Archived-At: <https://mailarchive.ietf.org/arch/msg/sfc/MbJY_fSeL6D9K8vQjI17A4q5mFI>
Subject: Re: [sfc] Robert Wilton's No Objection on draft-ietf-sfc-multi-layer-oam-27: (with COMMENT)
X-BeenThere: sfc@ietf.org
X-Mailman-Version: 2.1.39
Precedence: list
List-Id: Network Service Chaining <sfc.ietf.org>
List-Unsubscribe: <https://www.ietf.org/mailman/options/sfc>, <mailto:sfc-request@ietf.org?subject=unsubscribe>
List-Archive: <https://mailarchive.ietf.org/arch/browse/sfc/>
List-Post: <mailto:sfc@ietf.org>
List-Help: <mailto:sfc-request@ietf.org?subject=help>
List-Subscribe: <https://www.ietf.org/mailman/listinfo/sfc>, <mailto:sfc-request@ietf.org?subject=subscribe>
X-List-Received-Date: Fri, 07 Jul 2023 22:54:23 -0000
Hi Rob,
thank you for your prompt response and further clarifications. I've
updated Section 6.4 explicitly calling out transmission of the SFC Echo
Reply message and clarifying the interpretation of the "No Error" Return
Code:
An SFF that received the SFC Echo Request MUST validate the packet as
follows:
1. If the SFC Echo Request is integrity-protected, the receiving
SFF first MUST verify the authentication.
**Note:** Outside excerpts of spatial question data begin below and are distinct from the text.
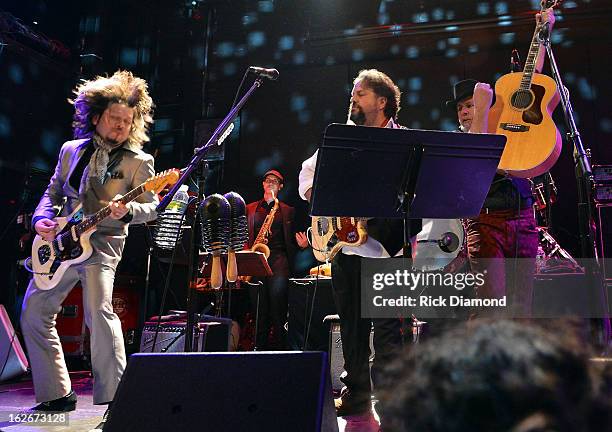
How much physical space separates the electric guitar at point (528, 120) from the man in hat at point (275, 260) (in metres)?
3.80

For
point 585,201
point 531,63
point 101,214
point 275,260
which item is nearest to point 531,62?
point 531,63

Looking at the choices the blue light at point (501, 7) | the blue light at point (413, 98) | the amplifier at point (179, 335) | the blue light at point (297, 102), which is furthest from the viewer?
the blue light at point (297, 102)

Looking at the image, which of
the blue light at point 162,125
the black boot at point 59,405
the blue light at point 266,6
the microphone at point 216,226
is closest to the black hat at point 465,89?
the microphone at point 216,226

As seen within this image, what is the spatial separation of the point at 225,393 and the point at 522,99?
10.3 ft

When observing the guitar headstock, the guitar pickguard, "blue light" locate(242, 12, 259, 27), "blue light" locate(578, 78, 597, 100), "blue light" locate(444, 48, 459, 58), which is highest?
"blue light" locate(242, 12, 259, 27)

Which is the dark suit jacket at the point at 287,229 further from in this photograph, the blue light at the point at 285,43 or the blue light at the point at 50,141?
the blue light at the point at 50,141

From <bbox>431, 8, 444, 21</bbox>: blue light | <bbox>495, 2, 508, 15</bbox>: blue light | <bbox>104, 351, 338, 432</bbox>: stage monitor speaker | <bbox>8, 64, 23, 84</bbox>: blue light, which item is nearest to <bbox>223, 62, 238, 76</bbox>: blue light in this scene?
<bbox>8, 64, 23, 84</bbox>: blue light

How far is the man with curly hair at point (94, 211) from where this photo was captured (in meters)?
3.50

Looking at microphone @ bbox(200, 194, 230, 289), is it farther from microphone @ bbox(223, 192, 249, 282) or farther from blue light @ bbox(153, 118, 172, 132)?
blue light @ bbox(153, 118, 172, 132)

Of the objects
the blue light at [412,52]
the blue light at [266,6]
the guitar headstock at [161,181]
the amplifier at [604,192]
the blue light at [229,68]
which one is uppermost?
the blue light at [266,6]

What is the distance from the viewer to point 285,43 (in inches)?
352

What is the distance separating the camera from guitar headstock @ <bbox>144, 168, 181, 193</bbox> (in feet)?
12.1

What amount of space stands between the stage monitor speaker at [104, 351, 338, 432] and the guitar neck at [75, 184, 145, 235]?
1992mm

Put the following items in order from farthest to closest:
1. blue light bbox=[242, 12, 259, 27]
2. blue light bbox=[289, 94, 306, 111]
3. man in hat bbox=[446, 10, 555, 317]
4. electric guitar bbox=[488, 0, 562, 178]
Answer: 1. blue light bbox=[242, 12, 259, 27]
2. blue light bbox=[289, 94, 306, 111]
3. electric guitar bbox=[488, 0, 562, 178]
4. man in hat bbox=[446, 10, 555, 317]
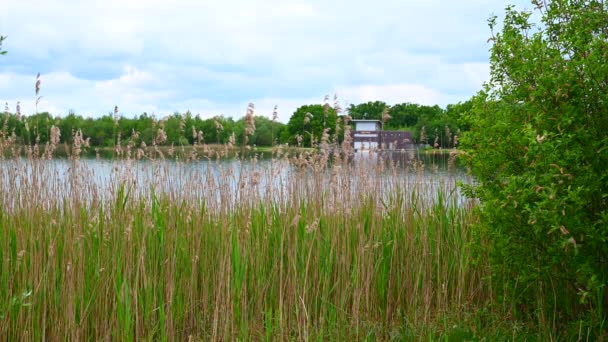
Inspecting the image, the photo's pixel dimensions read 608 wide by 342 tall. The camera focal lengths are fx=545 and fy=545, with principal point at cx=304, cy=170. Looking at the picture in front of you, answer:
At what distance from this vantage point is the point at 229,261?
3.31 m

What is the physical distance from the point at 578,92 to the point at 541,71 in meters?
0.33

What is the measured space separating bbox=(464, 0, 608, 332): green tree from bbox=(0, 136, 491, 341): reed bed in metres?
0.67

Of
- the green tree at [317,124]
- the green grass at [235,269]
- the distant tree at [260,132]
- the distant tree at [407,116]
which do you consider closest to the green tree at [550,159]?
the green grass at [235,269]

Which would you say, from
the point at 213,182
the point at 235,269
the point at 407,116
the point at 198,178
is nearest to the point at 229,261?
the point at 235,269

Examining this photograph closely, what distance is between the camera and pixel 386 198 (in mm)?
5707

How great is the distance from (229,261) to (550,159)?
1.95 m

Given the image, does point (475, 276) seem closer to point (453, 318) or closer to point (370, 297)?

1.1 Suppose the authentication validation has failed and the
Source ID TLV is considered properly formatted. In that case, the
SFF MUST send to the system identified in the Source ID TLV (see
Section 6.5), according to a rate-limit control mechanism, an SFC
Echo Reply with the Return Code set to "Authentication failed" and
the Subcode set to zero.
1.2 If the authentication is validated successfully, the SFF that
has received an SFC Echo Request verifies the rest of the packet's
general sanity.
2. Validate the Source ID TLV, as defined in Section 6.3.1.
2.1 If the Source ID TLV is determined malformed, the received SFC
Echo Request processing is stopped, the message is dropped, and
the event SHOULD be logged, according to a rate-limiting control
for logging.
3. Sender's Handle and Sequence Number fields are not examined
but are copied in the SFC Echo Reply message.
4. If the packet is not well-formed, i.e., not formed according
to this specification, the receiver SFF SHOULD send an SFC Echo
Reply with the Return Code set to "Malformed Echo Request
received" and the Subcode set to zero under the control of the
rate-limiting mechanism to the system identified in the Source ID
TLV (see Section 6.5).
5. If there are any TLVs that the SFF does not understand, the
SFF MUST send an SFC Echo Reply with the Return Code set to 2
("One or more TLVs was not understood") and set the Subcode to
zero. Also, the SFF MAY include an Errored TLVs TLV
(Section 6.4.1) that, as sub-TLVs, contains only the misunderstood
TLVs.
6. If the sanity check of the received Echo Request succeeded,
i.e., the Echo Request is deemed properly formed, then the SFF at
the end of the SFP MUST send an SFC Echo Reply with the Return
Code value to 5 ("End of the SFP") and the Subcode set to zero.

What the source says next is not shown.